/---
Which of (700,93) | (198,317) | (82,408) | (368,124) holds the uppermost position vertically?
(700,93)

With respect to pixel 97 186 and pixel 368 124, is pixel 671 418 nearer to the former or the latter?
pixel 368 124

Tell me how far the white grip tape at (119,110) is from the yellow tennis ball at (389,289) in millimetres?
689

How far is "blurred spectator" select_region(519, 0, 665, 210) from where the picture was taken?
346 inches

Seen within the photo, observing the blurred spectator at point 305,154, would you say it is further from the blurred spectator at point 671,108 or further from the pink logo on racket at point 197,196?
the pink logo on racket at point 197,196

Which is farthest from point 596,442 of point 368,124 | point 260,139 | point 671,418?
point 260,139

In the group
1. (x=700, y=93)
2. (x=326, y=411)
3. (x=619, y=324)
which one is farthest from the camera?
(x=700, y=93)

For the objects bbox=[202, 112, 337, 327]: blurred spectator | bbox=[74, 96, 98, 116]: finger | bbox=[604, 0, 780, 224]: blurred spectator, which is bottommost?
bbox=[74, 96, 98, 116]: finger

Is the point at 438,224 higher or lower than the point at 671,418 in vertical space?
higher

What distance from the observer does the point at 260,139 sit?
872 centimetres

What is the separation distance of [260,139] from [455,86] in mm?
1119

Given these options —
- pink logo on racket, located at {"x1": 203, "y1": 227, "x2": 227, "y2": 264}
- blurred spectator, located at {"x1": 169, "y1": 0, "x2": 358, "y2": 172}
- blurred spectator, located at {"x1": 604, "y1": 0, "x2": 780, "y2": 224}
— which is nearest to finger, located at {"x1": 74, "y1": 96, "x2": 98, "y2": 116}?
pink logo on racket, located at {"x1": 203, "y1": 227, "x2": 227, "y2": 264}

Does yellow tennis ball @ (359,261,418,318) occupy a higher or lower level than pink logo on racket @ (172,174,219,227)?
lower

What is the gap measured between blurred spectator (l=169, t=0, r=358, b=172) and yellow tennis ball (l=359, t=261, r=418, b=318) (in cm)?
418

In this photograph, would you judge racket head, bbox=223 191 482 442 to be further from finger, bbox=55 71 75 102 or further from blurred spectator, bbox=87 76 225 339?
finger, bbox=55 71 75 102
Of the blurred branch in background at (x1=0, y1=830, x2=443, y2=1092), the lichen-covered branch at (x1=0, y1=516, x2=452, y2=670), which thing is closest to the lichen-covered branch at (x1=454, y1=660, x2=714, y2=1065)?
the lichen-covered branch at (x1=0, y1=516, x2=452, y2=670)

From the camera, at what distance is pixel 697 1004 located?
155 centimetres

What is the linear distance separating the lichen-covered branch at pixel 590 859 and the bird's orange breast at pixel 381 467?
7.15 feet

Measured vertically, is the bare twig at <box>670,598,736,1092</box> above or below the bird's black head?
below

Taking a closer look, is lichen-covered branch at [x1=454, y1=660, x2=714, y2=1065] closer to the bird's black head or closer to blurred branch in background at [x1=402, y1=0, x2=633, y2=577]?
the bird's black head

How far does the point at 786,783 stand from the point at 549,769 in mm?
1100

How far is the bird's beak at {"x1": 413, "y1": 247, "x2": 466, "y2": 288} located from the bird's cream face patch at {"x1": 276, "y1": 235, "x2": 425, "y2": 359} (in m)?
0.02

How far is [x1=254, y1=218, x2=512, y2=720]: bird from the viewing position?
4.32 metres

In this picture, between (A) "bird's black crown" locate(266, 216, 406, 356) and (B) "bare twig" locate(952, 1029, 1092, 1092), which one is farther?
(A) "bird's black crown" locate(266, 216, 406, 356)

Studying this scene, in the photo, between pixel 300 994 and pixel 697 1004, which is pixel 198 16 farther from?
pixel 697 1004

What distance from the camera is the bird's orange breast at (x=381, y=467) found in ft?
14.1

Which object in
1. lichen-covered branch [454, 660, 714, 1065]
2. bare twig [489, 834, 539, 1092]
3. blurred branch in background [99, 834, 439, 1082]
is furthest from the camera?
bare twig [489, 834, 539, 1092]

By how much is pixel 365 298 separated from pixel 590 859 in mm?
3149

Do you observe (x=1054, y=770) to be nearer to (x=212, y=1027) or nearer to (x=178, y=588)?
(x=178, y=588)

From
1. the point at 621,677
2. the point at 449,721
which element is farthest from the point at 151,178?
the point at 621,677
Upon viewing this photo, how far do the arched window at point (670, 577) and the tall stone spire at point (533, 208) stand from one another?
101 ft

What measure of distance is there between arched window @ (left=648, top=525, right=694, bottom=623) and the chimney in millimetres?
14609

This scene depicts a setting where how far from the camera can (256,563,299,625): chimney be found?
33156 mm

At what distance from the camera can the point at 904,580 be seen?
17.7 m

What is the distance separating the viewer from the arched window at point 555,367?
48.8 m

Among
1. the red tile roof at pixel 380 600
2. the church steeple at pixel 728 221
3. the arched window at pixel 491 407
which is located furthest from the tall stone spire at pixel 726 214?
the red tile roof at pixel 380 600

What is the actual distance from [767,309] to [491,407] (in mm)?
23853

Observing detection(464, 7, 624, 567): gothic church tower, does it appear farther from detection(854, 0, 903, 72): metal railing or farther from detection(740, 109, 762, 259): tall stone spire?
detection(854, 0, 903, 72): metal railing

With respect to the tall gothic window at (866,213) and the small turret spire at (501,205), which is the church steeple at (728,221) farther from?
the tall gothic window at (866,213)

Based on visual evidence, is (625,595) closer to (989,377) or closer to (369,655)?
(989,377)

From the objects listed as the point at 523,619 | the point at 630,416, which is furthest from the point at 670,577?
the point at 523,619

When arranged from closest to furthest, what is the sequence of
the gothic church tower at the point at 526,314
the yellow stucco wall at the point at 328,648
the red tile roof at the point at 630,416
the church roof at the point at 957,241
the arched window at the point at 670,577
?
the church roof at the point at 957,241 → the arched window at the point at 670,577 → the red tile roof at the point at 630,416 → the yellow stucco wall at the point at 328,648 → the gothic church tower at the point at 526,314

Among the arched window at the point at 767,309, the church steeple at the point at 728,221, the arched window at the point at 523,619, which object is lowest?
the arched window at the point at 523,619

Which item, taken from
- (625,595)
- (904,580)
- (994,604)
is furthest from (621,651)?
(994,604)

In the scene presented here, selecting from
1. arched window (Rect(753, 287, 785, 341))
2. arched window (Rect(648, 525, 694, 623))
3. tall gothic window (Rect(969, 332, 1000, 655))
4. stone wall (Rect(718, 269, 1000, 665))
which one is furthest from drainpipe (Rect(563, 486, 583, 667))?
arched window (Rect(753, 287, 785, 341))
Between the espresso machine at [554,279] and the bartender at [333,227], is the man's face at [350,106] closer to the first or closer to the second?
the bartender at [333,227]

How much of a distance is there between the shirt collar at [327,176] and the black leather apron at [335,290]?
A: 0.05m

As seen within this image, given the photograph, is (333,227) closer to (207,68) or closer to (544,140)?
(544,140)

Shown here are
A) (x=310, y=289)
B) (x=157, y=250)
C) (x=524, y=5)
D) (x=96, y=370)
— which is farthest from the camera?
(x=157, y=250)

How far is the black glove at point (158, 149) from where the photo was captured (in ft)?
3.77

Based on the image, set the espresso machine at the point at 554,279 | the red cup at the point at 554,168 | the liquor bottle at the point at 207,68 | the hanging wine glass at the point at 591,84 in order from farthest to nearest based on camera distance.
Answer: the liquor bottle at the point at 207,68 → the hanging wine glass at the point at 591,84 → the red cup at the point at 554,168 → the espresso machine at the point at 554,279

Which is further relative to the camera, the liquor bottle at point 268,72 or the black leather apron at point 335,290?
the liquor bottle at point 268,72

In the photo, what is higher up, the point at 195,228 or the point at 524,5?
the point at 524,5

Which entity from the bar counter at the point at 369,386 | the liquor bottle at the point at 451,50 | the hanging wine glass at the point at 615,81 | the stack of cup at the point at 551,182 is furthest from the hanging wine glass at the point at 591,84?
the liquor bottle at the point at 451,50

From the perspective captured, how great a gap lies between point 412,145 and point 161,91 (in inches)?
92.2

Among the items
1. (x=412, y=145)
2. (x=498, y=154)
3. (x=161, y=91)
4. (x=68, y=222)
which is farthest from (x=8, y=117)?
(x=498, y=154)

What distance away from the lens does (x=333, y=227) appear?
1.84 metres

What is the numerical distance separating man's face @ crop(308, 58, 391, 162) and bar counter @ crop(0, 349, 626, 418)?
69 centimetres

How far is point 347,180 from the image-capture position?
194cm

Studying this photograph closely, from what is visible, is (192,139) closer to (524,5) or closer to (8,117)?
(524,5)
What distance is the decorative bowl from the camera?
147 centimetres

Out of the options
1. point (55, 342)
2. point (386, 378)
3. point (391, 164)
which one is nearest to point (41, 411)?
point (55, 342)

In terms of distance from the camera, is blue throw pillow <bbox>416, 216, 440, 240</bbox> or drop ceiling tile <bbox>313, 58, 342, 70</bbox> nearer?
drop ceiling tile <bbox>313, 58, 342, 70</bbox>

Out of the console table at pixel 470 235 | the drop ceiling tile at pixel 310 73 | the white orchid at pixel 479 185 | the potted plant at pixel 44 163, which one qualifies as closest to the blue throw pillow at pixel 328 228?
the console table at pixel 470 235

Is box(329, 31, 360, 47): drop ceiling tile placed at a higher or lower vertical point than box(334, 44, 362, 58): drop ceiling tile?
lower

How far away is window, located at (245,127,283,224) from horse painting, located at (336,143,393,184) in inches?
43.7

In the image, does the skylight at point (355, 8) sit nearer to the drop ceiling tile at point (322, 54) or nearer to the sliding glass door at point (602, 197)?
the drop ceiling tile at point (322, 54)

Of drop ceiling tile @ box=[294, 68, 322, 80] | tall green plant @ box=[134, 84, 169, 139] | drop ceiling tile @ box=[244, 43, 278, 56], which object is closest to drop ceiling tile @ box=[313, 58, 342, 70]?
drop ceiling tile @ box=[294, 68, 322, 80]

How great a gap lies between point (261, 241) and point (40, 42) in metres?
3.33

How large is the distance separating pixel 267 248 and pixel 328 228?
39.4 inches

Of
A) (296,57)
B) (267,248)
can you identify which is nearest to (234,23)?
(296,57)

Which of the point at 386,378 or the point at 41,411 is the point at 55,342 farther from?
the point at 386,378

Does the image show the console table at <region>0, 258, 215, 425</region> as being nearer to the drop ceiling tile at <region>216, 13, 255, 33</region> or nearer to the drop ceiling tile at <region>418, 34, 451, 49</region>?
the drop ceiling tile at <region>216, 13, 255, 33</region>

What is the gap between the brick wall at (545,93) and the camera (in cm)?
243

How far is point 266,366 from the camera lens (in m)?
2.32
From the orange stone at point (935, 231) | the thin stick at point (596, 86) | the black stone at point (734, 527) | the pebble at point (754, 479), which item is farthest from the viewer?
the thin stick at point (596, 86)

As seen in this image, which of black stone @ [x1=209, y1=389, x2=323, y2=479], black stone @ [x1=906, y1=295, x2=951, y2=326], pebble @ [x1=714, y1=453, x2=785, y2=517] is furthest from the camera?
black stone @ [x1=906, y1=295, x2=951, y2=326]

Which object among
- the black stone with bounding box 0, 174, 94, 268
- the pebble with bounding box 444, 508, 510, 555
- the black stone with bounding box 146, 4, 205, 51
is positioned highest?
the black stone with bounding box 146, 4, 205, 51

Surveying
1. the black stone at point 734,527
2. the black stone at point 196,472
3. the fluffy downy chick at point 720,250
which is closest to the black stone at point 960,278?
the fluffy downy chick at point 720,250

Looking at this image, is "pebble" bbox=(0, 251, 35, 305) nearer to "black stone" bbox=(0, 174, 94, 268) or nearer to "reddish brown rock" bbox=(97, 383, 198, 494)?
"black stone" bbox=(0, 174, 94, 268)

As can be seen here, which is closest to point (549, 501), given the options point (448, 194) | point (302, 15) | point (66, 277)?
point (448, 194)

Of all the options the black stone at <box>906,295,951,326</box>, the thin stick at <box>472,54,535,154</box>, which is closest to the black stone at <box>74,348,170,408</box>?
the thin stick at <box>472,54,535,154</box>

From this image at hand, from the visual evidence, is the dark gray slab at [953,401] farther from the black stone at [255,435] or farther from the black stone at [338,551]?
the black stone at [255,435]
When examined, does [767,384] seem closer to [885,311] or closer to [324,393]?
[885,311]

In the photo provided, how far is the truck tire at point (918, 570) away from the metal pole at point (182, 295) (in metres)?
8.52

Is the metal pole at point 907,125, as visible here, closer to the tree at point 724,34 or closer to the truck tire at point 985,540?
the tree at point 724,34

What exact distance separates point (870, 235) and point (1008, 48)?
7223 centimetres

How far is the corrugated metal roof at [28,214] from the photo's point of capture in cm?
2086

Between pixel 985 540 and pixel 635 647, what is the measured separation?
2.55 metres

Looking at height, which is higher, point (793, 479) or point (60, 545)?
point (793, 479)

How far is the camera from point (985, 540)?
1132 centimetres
\---
*Work to be completed:*
Copy the material again, starting at the line that has "Between pixel 985" and continuing through the end of the material, and swap "camera" for "viewer". Leave everything else unchanged.

*Task solution:*
Between pixel 985 540 and pixel 635 647, what is the measured separation?
2.55 metres

Looking at height, which is higher, point (793, 479) or point (60, 545)?
point (793, 479)

How far is the viewer from point (985, 540)?
1132 centimetres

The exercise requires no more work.